WORK TO COMPLETE
The lines below starting at the line containing "Researchers examined how" and ending at the line containing "Answer (YES/NO): NO" are to be repeated exactly, with both ends kept and nothing else added.

Saved data entries:
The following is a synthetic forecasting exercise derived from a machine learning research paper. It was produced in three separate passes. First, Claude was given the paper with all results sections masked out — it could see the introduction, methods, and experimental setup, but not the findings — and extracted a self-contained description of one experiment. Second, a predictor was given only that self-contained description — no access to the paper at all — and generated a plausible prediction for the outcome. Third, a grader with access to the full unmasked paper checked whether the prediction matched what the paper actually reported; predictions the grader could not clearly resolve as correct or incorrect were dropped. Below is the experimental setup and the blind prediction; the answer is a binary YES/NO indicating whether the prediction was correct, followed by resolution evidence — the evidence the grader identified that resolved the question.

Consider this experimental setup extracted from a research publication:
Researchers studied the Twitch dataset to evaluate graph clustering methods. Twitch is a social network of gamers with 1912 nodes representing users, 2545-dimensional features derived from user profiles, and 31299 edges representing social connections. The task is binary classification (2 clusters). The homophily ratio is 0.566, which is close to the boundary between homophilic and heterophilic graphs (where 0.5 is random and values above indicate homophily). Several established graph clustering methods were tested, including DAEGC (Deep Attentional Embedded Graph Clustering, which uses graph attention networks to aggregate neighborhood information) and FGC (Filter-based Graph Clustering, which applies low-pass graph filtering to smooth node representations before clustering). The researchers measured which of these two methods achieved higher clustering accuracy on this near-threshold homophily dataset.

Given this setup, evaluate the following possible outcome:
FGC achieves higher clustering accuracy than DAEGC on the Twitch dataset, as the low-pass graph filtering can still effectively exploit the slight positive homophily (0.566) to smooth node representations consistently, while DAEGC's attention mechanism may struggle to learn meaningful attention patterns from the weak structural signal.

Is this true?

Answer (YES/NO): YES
--
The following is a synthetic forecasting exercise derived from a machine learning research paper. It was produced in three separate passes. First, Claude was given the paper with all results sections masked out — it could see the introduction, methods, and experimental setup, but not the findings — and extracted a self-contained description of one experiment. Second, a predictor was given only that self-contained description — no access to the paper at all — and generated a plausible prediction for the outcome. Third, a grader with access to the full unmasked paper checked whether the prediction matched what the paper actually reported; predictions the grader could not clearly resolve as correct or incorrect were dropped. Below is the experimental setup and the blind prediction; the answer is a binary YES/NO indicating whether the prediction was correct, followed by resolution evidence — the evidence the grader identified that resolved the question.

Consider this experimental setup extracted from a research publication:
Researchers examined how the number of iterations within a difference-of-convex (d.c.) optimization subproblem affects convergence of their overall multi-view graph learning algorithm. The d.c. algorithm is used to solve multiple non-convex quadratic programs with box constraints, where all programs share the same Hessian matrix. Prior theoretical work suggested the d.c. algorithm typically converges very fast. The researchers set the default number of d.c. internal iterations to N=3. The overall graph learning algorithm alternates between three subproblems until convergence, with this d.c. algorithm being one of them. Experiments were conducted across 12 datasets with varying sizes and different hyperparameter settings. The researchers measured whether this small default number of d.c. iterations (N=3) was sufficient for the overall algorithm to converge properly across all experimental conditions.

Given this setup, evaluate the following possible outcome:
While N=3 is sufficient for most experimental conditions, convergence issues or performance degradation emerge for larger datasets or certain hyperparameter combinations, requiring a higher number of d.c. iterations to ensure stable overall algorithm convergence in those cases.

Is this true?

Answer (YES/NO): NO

OUTPUT
Researchers examined how the number of iterations within a difference-of-convex (d.c.) optimization subproblem affects convergence of their overall multi-view graph learning algorithm. The d.c. algorithm is used to solve multiple non-convex quadratic programs with box constraints, where all programs share the same Hessian matrix. Prior theoretical work suggested the d.c. algorithm typically converges very fast. The researchers set the default number of d.c. internal iterations to N=3. The overall graph learning algorithm alternates between three subproblems until convergence, with this d.c. algorithm being one of them. Experiments were conducted across 12 datasets with varying sizes and different hyperparameter settings. The researchers measured whether this small default number of d.c. iterations (N=3) was sufficient for the overall algorithm to converge properly across all experimental conditions.

Given this setup, evaluate the following possible outcome:
While N=3 is sufficient for most experimental conditions, convergence issues or performance degradation emerge for larger datasets or certain hyperparameter combinations, requiring a higher number of d.c. iterations to ensure stable overall algorithm convergence in those cases.

Is this true?

Answer (YES/NO): NO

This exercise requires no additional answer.